Cheer Up’s biggest twist is that it’s barely even about cheerleading: instead, it is a quiet, meditative documentary, offering a deeply personal, sometimes heartbreaking look into the lives of three women struggling with tragic pasts and uncertain futures. Patricia is struggling to find her place in her changing family dynamic; Aino is straining to keep up with her rock-band friends; Miia is taking chances to find love and maintain her professional life, and as these three women fight for some control over their lives, their cheerleading family is their only constant. Garland takes you on an emotional rollercoaster as Aino, Patricia, Miia, and their whole team fail and come out on top, but through it all she reminds us that the people around us are not only also fighting their own battles, but understand our pain and are here to help.

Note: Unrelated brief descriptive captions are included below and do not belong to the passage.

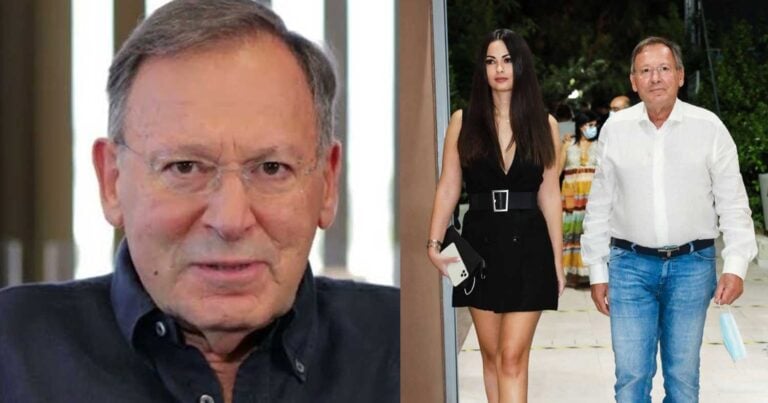 Ανδρέας Φουστάνος: «Οι 20αpες σήμερα ξέρουν κóλπα που δεν ήξεραν άλλα χρóνια οι γυναiκες στα 40 τους»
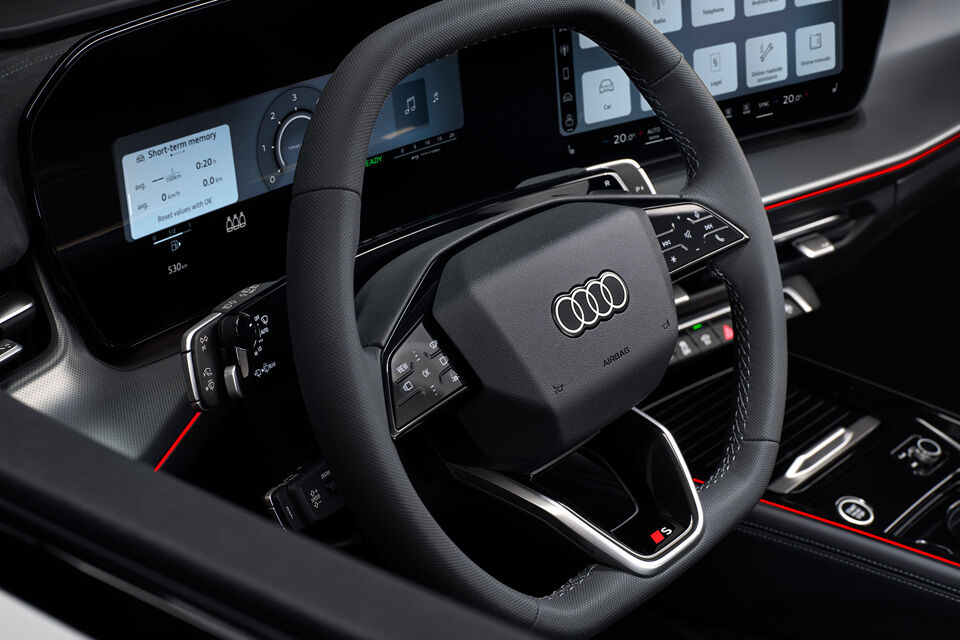 Audi Q3 Sportback e-hybrid -4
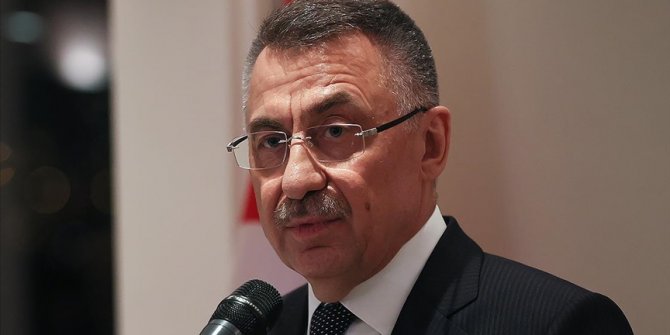 Cumhurbaşkanı Yardımcısı Oktay'dan Engelliler Haftası paylaşımı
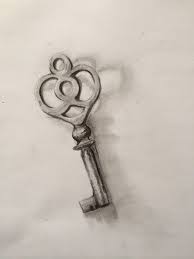Found On Bing From Www Pinterest Com Key Drawings Object Drawing Pencil Drawings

Full of stunning arctic visuals and silent pauses full of meaning, Garland is a master of less is more, taking a story which could’ve easily offered loud, dance-filled distractions, but only uses them sparingly, choosing instead to focus on the women and their lives. Even the cheerleading routines that we do see are gorgeously symbolic: close-ups on elated faces, triumphant flips have been painstakingly practiced, reminding us of the journey that these girls have taken to get to this moment. Cheer Up is a poignant reminder of the twists that life can take, and a quiet encouragement that you can always get back to the top of the pyramid.